Two projects have arrived within a few months of each other to make the case for Gary Stewart, a singer whose commercial peak lasted a handful of years in the mid-1970s and whose reputation has since been carried mostly by other musicians.

The Delmore Recording Society released "One Track Mind" on July 17, a collection of previously unreleased recordings drawn from Stewart's late-1960s and early-1970s work as a songwriter, assembled from publishing archives. In April, the biographer Jimmy McDonough published "Gary Stewart: I Am From the Honky-Tonks," the result of research stretching back decades.

The voice

Stewart was born in Kentucky in 1944 and raised largely in Florida. What distinguished him was a hard, fast vibrato that sat somewhere between country singing and something closer to rock and roll, and which he used on material about drinking and marital wreckage without the wink that usually accompanied it.

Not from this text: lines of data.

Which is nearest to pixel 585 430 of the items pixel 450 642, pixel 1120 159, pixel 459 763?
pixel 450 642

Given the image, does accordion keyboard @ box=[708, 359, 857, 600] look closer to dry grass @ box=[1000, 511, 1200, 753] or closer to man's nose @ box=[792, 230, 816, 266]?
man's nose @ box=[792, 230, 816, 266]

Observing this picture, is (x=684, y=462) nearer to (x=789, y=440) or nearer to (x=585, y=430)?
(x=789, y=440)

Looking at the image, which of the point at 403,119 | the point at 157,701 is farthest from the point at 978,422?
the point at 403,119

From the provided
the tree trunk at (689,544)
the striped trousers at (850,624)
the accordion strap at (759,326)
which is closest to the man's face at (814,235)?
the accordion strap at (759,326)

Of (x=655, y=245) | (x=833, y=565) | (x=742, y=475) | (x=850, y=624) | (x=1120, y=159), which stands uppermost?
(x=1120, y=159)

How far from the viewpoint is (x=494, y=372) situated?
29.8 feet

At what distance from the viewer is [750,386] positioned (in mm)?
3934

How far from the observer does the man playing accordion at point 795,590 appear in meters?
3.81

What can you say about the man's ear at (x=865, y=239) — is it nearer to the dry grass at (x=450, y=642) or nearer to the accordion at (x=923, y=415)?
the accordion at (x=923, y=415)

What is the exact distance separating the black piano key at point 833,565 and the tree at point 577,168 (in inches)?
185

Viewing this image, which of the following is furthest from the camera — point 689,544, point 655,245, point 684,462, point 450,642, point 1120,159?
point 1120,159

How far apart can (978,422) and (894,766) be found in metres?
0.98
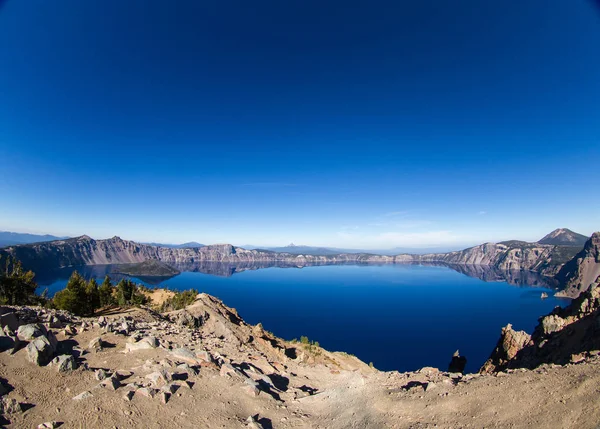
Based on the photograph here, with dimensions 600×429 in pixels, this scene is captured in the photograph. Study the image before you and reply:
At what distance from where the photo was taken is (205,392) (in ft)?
54.6

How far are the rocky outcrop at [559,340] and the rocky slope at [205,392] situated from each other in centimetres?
1832

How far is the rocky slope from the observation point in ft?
40.7

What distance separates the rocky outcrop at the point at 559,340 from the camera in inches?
1208

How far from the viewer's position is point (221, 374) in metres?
19.2

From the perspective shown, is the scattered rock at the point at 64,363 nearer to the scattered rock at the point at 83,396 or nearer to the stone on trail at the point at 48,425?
the scattered rock at the point at 83,396

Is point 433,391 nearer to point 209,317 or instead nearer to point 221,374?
point 221,374

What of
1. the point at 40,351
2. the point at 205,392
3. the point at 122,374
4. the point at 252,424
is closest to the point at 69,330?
the point at 40,351

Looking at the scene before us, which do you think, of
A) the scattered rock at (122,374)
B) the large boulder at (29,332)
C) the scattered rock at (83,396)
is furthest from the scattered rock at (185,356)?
the large boulder at (29,332)

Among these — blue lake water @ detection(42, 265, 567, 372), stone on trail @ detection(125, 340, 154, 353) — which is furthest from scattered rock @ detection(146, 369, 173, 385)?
blue lake water @ detection(42, 265, 567, 372)

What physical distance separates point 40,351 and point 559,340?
174 feet

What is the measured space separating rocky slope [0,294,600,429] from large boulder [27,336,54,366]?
0.05 m

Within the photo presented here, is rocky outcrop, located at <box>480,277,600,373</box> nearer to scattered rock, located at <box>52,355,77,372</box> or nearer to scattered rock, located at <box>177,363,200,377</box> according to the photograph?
scattered rock, located at <box>177,363,200,377</box>

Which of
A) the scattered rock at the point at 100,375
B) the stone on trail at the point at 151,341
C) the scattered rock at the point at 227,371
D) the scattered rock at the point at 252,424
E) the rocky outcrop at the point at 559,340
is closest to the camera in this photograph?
the scattered rock at the point at 252,424

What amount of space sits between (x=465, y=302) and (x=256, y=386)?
223 m
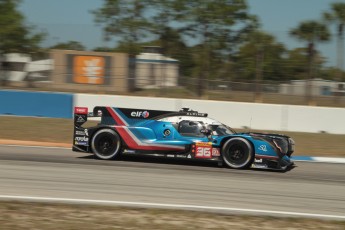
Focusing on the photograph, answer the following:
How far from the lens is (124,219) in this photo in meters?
5.91

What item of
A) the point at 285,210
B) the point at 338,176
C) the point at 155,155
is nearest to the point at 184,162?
the point at 155,155

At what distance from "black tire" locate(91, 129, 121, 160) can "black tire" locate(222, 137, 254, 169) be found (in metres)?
2.32

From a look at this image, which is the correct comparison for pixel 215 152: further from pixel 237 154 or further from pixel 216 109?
pixel 216 109

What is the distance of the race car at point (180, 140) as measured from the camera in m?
10.5

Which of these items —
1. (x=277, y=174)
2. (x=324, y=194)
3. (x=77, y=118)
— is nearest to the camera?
(x=324, y=194)

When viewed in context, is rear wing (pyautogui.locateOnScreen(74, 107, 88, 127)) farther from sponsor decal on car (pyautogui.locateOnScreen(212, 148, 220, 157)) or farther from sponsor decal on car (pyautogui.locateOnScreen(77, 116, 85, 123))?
sponsor decal on car (pyautogui.locateOnScreen(212, 148, 220, 157))

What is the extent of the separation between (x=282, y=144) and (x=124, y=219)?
5557 mm

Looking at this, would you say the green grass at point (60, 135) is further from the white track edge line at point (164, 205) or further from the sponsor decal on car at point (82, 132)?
the white track edge line at point (164, 205)

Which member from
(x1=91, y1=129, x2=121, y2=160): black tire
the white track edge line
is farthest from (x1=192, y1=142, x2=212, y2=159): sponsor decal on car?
the white track edge line

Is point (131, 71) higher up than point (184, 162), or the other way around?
point (131, 71)

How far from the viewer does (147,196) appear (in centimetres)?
749

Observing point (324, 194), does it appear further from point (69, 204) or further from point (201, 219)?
point (69, 204)

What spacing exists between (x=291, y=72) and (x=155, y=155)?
490 inches

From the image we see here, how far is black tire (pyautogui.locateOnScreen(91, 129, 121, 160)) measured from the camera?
36.7ft
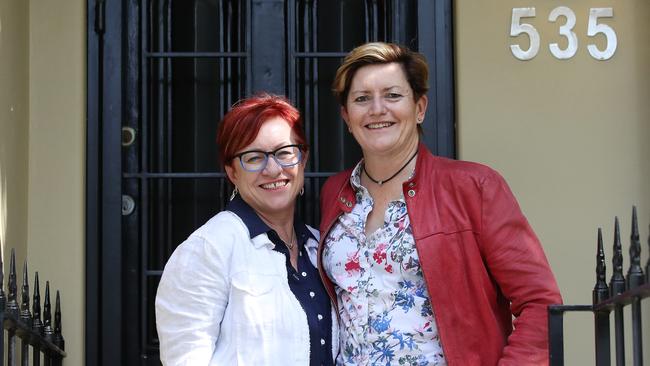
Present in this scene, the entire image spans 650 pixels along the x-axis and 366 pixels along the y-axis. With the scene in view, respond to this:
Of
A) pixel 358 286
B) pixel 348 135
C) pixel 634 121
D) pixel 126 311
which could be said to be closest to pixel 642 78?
pixel 634 121

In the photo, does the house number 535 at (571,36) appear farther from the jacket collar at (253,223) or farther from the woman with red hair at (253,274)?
the jacket collar at (253,223)

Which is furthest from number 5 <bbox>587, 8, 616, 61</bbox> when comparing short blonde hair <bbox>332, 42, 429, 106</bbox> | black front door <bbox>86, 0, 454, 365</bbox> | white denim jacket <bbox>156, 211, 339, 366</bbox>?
white denim jacket <bbox>156, 211, 339, 366</bbox>

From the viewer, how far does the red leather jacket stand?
354 cm

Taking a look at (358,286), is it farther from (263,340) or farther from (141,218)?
(141,218)

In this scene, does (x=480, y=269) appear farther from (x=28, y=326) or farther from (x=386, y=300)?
(x=28, y=326)

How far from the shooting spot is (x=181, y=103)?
4.75 metres

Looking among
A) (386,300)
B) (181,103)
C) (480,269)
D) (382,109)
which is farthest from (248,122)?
(181,103)

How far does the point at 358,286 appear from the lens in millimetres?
3684

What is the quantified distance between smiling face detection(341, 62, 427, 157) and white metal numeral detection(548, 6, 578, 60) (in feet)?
3.31

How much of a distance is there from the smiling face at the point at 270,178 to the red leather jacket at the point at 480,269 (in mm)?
408

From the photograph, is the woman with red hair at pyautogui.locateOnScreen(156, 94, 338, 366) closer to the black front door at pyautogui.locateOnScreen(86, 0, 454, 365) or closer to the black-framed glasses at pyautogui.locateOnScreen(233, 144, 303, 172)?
the black-framed glasses at pyautogui.locateOnScreen(233, 144, 303, 172)

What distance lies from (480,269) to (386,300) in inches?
12.6

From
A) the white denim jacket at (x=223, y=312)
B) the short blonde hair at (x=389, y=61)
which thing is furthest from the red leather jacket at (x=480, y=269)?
the white denim jacket at (x=223, y=312)

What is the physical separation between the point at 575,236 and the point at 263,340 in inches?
63.3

His run began in earnest with "Drinkin' Thing" and reached its high point with "She's Actin' Single (I'm Drinkin' Doubles)," which topped the country chart in 1975. The album "Out of Hand" followed. Critics who paid little attention to Nashville paid attention to that record, and Stewart acquired the unusual status of a country singer with a rock critical following.

Why he disappeared

The conventional account is that Nashville rejected him. The more accurate one is that the relationship failed in both directions.

Stewart had limited appetite for the machinery around a country career in that era: the promotional circuit, the radio relationships, the requirement to keep producing to a formula. He returned to Florida, played small rooms, and spent long stretches unrecorded and unavailable. He also struggled with addiction over many years, which shaped both the work and the withdrawal from it.

The result is a discography with obvious gaps where a more compliant artist would have had albums, and a body of recorded work that circulated among enthusiasts more than it sold.

Stewart died in December 2003, at 59, weeks after the death of his wife Mary Lou, to whom he had been married since the early 1960s. He took his own life.

The case being made now

What the reissue adds is Stewart as a writer rather than only an interpreter. The recordings on "One Track Mind" are demos and early studio work from before the hits, and the argument implicit in releasing them is that the songwriting underneath the singing has been undervalued.

The biography makes a broader claim, which is that Stewart's refusal to cooperate with the industry was an artistic position rather than only a personal failure, and that the records are better than their commercial history suggests.

That argument is easier to make now than it was. The strain of country music that treats honky-tonk as a serious form rather than a nostalgia act has more currency than it did twenty years ago, and a number of contemporary artists have recorded his songs or cited him.

Whether this amounts to a rediscovery or another round of enthusiasm among people who already knew is not yet clear. What is clear is that there is now more Gary Stewart available to listen to than at any point since he was alive, which is the part that settles these questions eventually.